Published in Woonsocket Call on January 17, 2016
In 1958, Rhode Island Congressman John E. Fogarty, a former bricklayer, introduced legislation calling for a White House Conference on Aging (WHCoA) to “promote the dignity, health and economic security of older Americans.” President Dwight D. Eisenhower signed the enacted legislation and the first conference was held in 1961, with subsequent conferences in 1971, 1981, 1995, 2005 and 2015.
Looking back, the 1961 WHCoA played a major role in the creation of Medicare and Medicaid, even the Older Americans Act. Ten years later, the conference’s recommendation’s for automatic cost-of-living adjustments for Social Security ultimately became law in 1975. The founding of the Senate Aging Committee came from recommendations at the 1971 WHCoA.
A Year Marked with Anniversaries
The one-day 2015 WHCoA (usually three days) was actually held at 1600 Pennsylvania Avenue, but with a much smaller assembly than in previous years at Washington hotels, such as in 1995, which had 2,221 delegates and 2005, where about 1,100 selected delegates gathered. But his time, new technologies allowed others to tune in. The White House could only accommodate a few hundred dignitaries.
Over 700 watch parties were held in every state and thousands of people tuned in on Monday, July 13, 2015, to watch the day-long proceedings by live webcast. Over 9,000 people participated, too, through social media on Twitter and Facebook.
But, Paul Kleyman, editor of the Generations Beat Online (GBONews.org), a E-Newsletter for age beat journalist, noted in the Jan. 17, 2016 issue, that this year’s aging conference had no delegate selection process like previous ones. “As we’ve noted previously, though, more than one expert expressed disappointment that the Obama Administration made little effort to muster bipartisan support among GOP congressional members who might well have wanted some representation on the issue going into the 2016 election season.
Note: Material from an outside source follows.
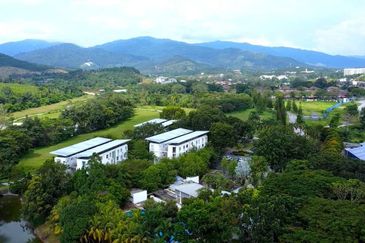 Taman Tasik Semenyih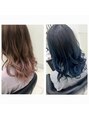 ヘアー＆メイク ルナルナ 明和店　HAIR＆MAKE LUNA LUNA&nbsp;＃デザインカラー ご相談お待ちしております★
Historically, governors and members of Congress got to pick local constituents in fields from retirement finance to health services with a prestigious delegate appointment to the conference,” says the seasoned journalist who served as a delegate at the 1995 WHCoA.
A Call for an Expansion of Social Security
The WHCoA’s scheduled date in 2015 fell in the year where advocates in aging celebrated the 50th anniversary of Medicare, Medicaid and the Older Americans Act as well as the 80th anniversary of Social Security. Kleyman notes that the newly released 34 page WHCoA report (with 49 pages of appendices) says, “The 2015 White House Conference on Aging (WHCOA) provided an opportunity to recognize the importance of these key programs as well as to look ahead to the next decade.”
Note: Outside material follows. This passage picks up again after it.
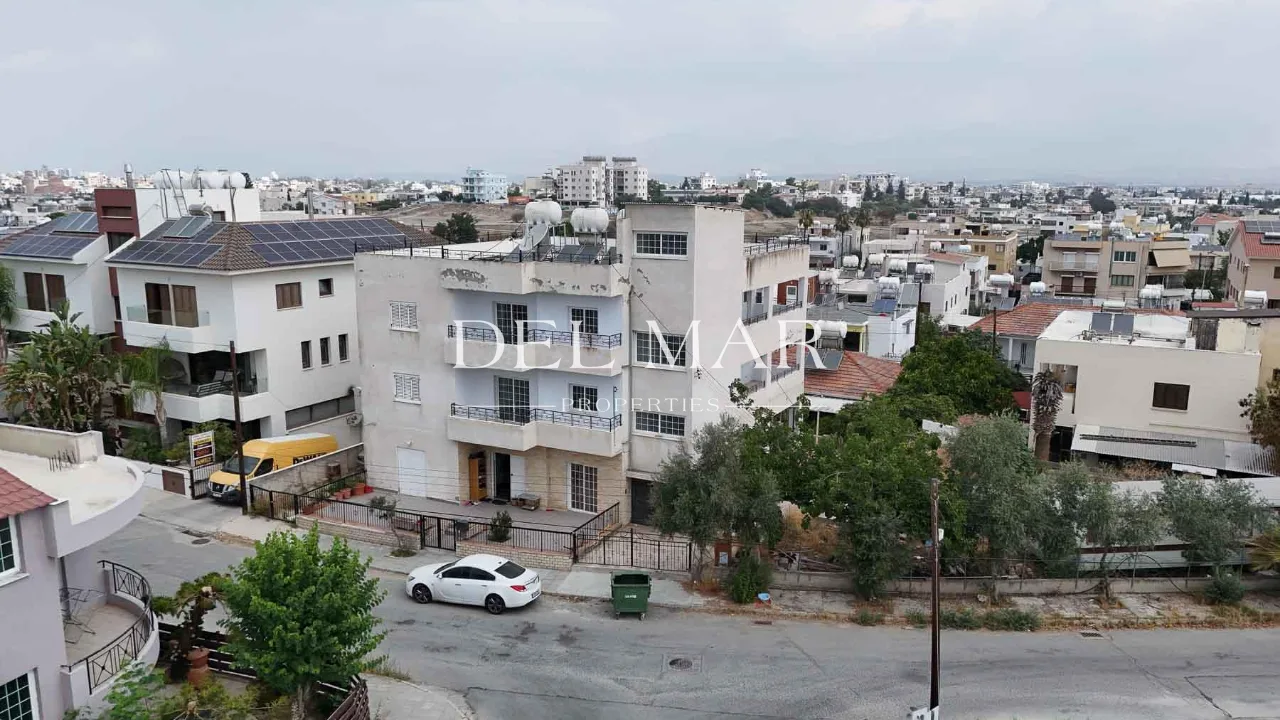 Two Apartments in Palouriotissa, Nicosia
President Obama was sent a letter with 74 Congressional cosigners reminding him that over half of today’s older workers are not expected to be able to have sufficient resources upon their retirement to maintain their current standard of living. Although they called for an expansion of Social Security, Kleyman says discussion was “barely audible” at the aging conference.
In addressing the WHCoA attendees, Obama called for “keeping Social Security strong, protecting its future solvency,” pledging to fight “privatization of the program. Kleyman observed that proposed new rules to help workers increase their retirement “stopped short of supporting stronger benefits that they need.”
It’s a Mixed Bag
But, Kleyman says that aging advocates consider the WHCoA’s recommendations a mixed bag. In his E-newsletter article, he references a Jan. 6, 2015 blog penned by Kevin Prindiville who serves as executive director of Justice in Aging. “The report details piecemeal public actions and private initiatives, but ignores the opportunity to lay out an ambitious policy proposal to address pressing systemic challenges,” he says.
Kleyman also zeros in on Prindiville’s observations as to why this year’s WHCoA was of the scaled down. He observed, “To those who followed the WHCOA closely, this was not a surprise. Congress’ failure to reauthorize the Older Americans Act, and the lack of appropriate funding for the conference, meant WHCOA organizers had to produce a conference without a budget. With little infrastructure and support, the White House did not propose any new big, bold ideas to prepare for a population that is literally booming.”
Kleyman says that attendees were pleased to see a recommendation calling for improving the quality and safety requirements in the nation’s 15,000 long-term care facilities and a proposal to allow low-income and frail home bound elders and people with disabilities to use food stamps for meals on wheels.
Meanwhile, attendees were told at this event that physicians would be paid starting in 2016 to counsel patients about their end-of-life care, adds Kleyman, noting that recommendations did not address the nation’s increasing diversity. Yet, there was no discussion on hospice and palliative care, affordable senior housing issues, and little discussion of elder abuse, the need for adequate transportation and long-term care, he says.
See You in 2025
According to the Census Bureau, in 2050, the 65-and-older population will be 83.7 million, almost double of what it was in 2012. The 2015 WHCoA conference has taken place with a skyrocketing older population, referred to as the “Graying of America.” Can this year’s conference provide policy makers with a road map to shape the delivery of services for years to come? As Kleyman says, probably not. “So it goes, at least until 2025,” he says.